Dirichlet series of Dirichlet product equals product of Dirichlet series

Statement

For formal Dirichlet series

Suppose $f$ and $g$ are arithmetic functions. Then, the Dirichlet series of the Dirichlet product $f*g$ equals the product of the Dirichlet series for $f$ and for $g$ .

In symbols:

$\sum _{n\in \mathbb {N} }{\frac {f(n)}{n^{s}}}\sum _{n\in \mathbb {N} }{\frac {g(n)}{n^{s}}}=\sum _{n\in \mathbb {N} }{\frac {(f*g)(n)}{n^{s}}}$ .

For functions

This identity holds for the functions corresponding to the Dirichlet series whenever these series are absolutely convergent, because the additive rearrangement needed is valid when the series are absolutely convergent.
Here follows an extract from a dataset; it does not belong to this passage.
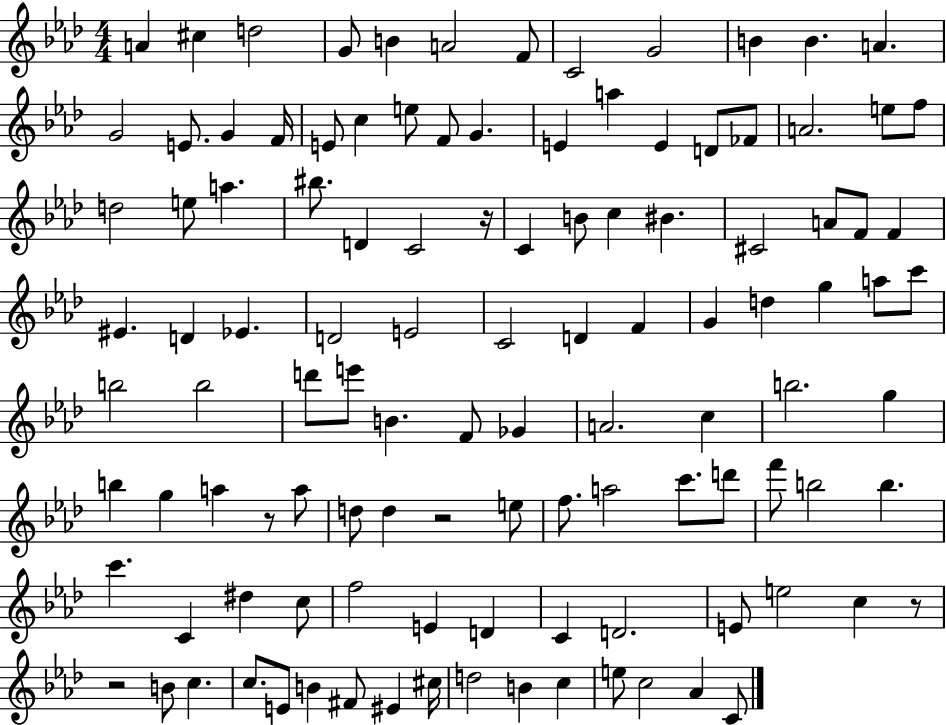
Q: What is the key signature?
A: AES major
Note that this also shows that if the Dirichlet series for $f$ and $g$ are absolutely convergent for some $s$ , the Dirichlet series for $f*g$ is also absolutely convergent for the same $s$ .
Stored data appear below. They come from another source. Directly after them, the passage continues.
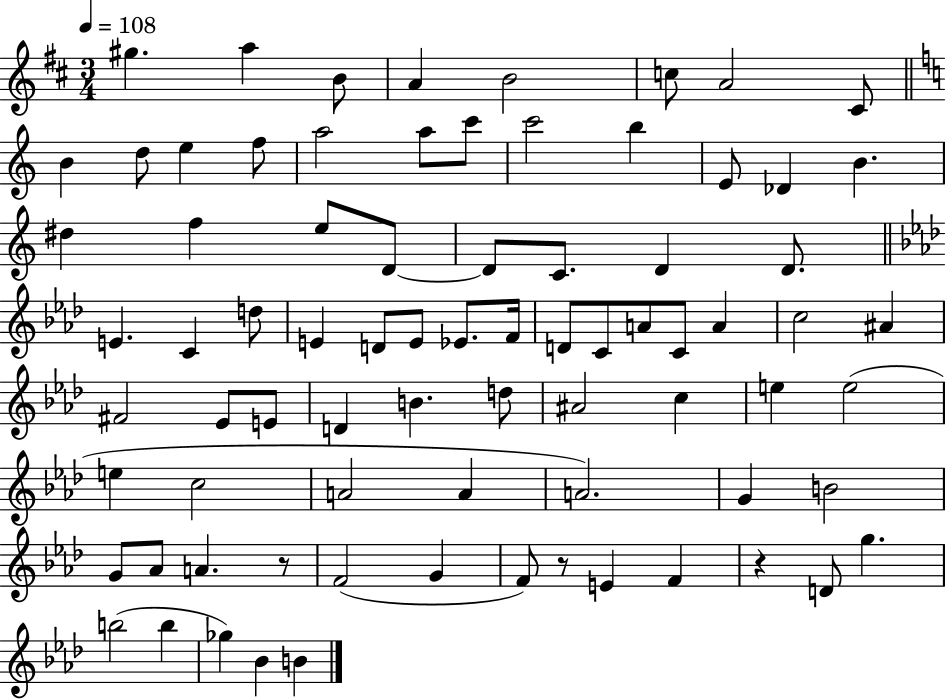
X:1
T:Untitled
M:3/4
L:1/4
K:D
^g a B/2 A B2 c/2 A2 ^C/2 B d/2 e f/2 a2 a/2 c'/2 c'2 b E/2 _D B ^d f e/2 D/2 D/2 C/2 D D/2 E C d/2 E D/2 E/2 _E/2 F/4 D/2 C/2 A/2 C/2 A c2 ^A ^F2 _E/2 E/2 D B d/2 ^A2 c e e2 e c2 A2 A A2 G B2 G/2 _A/2 A z/2 F2 G F/2 z/2 E F z D/2 g b2 b _g _B B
Finally, if we consider the analytic continuations of these Dirichlet series to the complex numbers, then the analytic continuation for the function corresponding to $f*g$ is the product of the analytic continuations for $f$ and for $g$ .

Related facts

Proof

We expand the right side:

$\sum _{n\in \mathbb {N} }{\frac {(f*g)(n)}{n^{s}}}=\sum _{n\in \mathbb {N} }\sum _{d_{1}d_{1}=n}{\frac {f(d_{1})}{d_{1}^{s}}}{\frac {g(d_{2})}{d_{2}^{s}}}$ .
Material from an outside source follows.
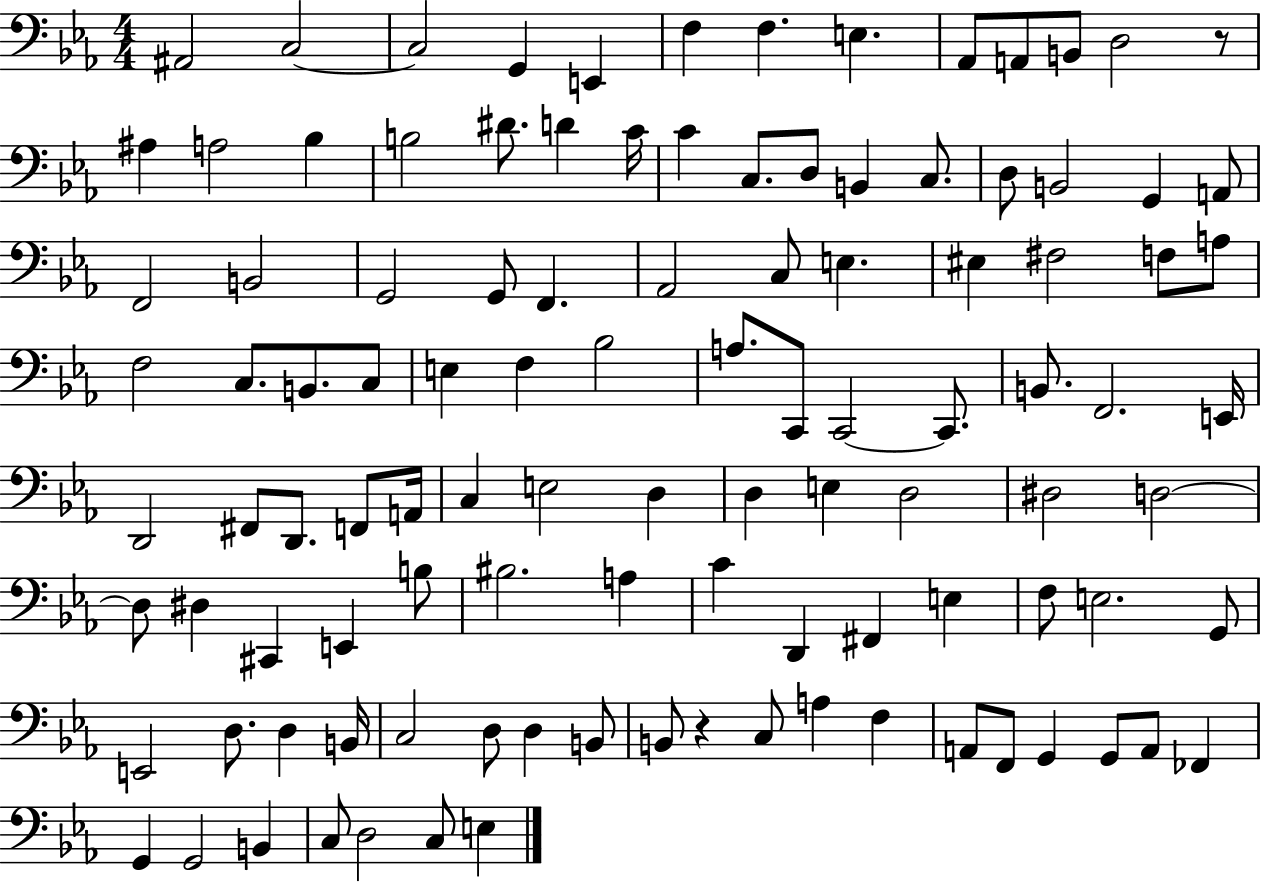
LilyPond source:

Note that every ordered pair $(d_{1},d_{2})$ occurs for exactly one $n$ , namely $n=d_{1}d_{2}$ . Thus, the above sum can be rearranged as:

$\sum _{n\in \mathbb {N} }{\frac {(f*g)(n)}{n^{s}}}=\sum _{d_{1}\in \mathbb {N} }{\frac {f(d_{1})}{d_{1}^{s}}}\sum _{d_{2}\in \mathbb {N} }{\frac {g(d_{2})}{d_{2}^{s}}}$ .

Relabeling $d_{1}$ and $d_{2}$ , we get the identity we need to prove.